Unusually, the most famous contributors here – Ralph Fiennes, Guy Pearce – are granted shockingly brief screentime, almost as if Bigelow were trying to invert the star system and lift the minor actors to prominence. Jeremy Renner seems vaguely familiar, though his blunt, froggy countenance is not that of a hero, or a leading man. Perhaps that's the point: coolheadedness and courage, pace Hollywood, can reside within quite ordinary-looking types. The screenplay suggests a pathological strain to his heroism: whereas for most men war is a drag, for the likes of James it's a drug. This bomb specialist gets his kicks from being as close to obliteration as humanly possible. James's tragedy is his inability to live "normally"; back at base he enjoys violent horseplay with his buddies, while at home with the wife and kid he looks quietly wretched as he trails up and down the supermarket aisles.

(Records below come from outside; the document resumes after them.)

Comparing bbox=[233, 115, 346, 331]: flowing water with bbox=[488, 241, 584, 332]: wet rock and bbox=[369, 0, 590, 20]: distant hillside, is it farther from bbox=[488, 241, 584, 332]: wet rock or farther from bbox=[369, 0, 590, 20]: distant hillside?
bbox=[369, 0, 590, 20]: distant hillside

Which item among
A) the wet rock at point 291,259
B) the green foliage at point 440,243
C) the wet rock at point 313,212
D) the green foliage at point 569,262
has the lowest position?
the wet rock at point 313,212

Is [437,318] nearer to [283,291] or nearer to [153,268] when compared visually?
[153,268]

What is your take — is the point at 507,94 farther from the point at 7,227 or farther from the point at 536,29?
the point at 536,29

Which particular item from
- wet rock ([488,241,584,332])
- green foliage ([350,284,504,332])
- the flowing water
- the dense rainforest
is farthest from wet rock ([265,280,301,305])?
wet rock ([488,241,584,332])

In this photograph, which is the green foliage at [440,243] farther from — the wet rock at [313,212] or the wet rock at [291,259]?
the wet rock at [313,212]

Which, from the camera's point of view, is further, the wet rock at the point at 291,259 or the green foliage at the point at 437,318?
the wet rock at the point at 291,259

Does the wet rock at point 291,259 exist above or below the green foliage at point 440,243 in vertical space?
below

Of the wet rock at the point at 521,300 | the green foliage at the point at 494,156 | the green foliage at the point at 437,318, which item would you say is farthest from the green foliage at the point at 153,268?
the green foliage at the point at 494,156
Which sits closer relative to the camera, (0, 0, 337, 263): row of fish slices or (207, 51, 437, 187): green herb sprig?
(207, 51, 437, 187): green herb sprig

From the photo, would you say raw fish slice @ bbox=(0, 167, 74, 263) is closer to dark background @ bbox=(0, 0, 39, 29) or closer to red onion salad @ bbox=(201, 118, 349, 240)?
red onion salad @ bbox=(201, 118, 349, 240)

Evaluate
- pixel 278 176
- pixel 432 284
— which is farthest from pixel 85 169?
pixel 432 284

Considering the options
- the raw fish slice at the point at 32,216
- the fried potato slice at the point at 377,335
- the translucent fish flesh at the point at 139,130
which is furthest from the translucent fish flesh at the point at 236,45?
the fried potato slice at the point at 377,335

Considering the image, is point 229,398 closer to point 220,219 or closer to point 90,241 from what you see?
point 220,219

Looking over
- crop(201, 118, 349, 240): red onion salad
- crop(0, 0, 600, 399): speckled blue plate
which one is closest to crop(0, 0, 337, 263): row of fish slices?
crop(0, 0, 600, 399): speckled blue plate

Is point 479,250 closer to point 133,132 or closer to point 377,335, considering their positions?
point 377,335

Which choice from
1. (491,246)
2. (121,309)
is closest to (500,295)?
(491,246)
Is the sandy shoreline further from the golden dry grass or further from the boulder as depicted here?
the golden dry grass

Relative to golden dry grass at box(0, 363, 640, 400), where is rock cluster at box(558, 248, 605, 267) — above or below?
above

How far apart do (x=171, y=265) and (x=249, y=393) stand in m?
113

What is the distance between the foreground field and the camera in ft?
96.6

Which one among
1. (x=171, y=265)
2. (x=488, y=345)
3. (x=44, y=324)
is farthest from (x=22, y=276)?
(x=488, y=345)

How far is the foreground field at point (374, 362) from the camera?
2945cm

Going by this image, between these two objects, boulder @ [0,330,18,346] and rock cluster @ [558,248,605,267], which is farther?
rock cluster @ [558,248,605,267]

Some might criticise the film for not taking an overview of the Iraq intervention, though the implications of the soldiers' presence is hardly ambiguous. Their government has put them in this mess; all they can do is try to survive it as best they can. Bigelow is animated by a more universal impulse: she wants to convey how men manage to cope under the intolerable pressures of conflict. In that sense it could be about any war. The Hurt Locker is really a study in fear, and how certain individuals go beyond that fear to a kind of grace. That's the feeling behind Bigelow's haunting final shot of a bomb technician, walking away from camera down another dust-blown Baghdad street. In his cumbersome suit and helmet he looks like a spaceman, heading for who on Earth knows what.